Hey I want to give my dad(jazz musician) Sibelius and big band samples for christmas

But how (the hell) would I set that up so he could just notate in sibelius with the samples sounding good?

What sample library and notation software is really made to communicate with eachother?

Audun


----------



## chimuelo (Dec 18, 2011)

BBB is over rated and expensive. Thier lite version is insulting in size too.
I'd look somewhere else ike CHris Heins Comapct or Screaming Trumpet
Warp IV even has new and other instruments that are impressive and well recorded.
But if you got 1800 USD and pops has never heard a real horn section he'll be OK, but if he's worked with real horns he still be happy , since it's your bread that was wasted...
Their saxes are the best part of the Library but they won;t be wise enough to break it down for extra cash, even after all these years.
As far as I know they don;t even answer the enails or phone, I tried and had to speak with the distributor just to hear that I happened to spend my money at a time when theur server was down.
I heard that from Creamware when there were going throuigh solvency issues.......'
But many NFR guys will chime in and tell yhou they have made block buster movies with it...


----------



## Mike Marino (Dec 19, 2011)

You're also going to want to make sure that the library you purchase has Sibelius Soundsets that you can load in. Jonathan Loving does this for many of the EWQL libraries. It allows you to control the sound library through the use of House Styles, instrument layout, and Technique Text in the score.

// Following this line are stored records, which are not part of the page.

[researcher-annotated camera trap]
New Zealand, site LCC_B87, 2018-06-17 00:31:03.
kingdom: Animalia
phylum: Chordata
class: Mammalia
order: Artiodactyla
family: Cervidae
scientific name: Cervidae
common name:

So perhaps you might want to start with who offers a Sibelius Soundset for their library and go from there. Maybe the libraries that Chimuelo spoke about above offer that.

- Mike


----------



## Audun Jemtland (Dec 19, 2011)

I've heard of BBB before but never cared to bother until I heard this : http://www.youtube.com/watch?v=7kQVLDANMRA&feature=related
from:03:26
And heard so much of it in newsmail lately. Being sceptical already of their superchristmas deal (which is something an outadet product needs when it's not selling anymore)

There are sound sets for Vir2 VI.ONE and WIWI.

Isn't there any way to make sibelius play the samples in cubase as track 1,2,3 etc?
That each instrument line in sibelius represent a track in cubase.


----------



## Mike Marino (Dec 19, 2011)

Not sure. Maybe via ReWire?


----------



## Mike Marino (Dec 19, 2011)

You can use those sounds as a Manual Sound Set. But you lose your ability for the Technique Text to assist in changing articulations and such that way. So, essentially, you'd have to load a staff per instrument articulation and write like that.


----------



## Audun Jemtland (Dec 20, 2011)

Got ya'.

I'll go with mojo horns+sound sets+sibelius.
That'll work just fine. Thanks for tips.


----------



## Mike Marino (Dec 20, 2011)

Awesome, I hope he enjoys the gift.


----------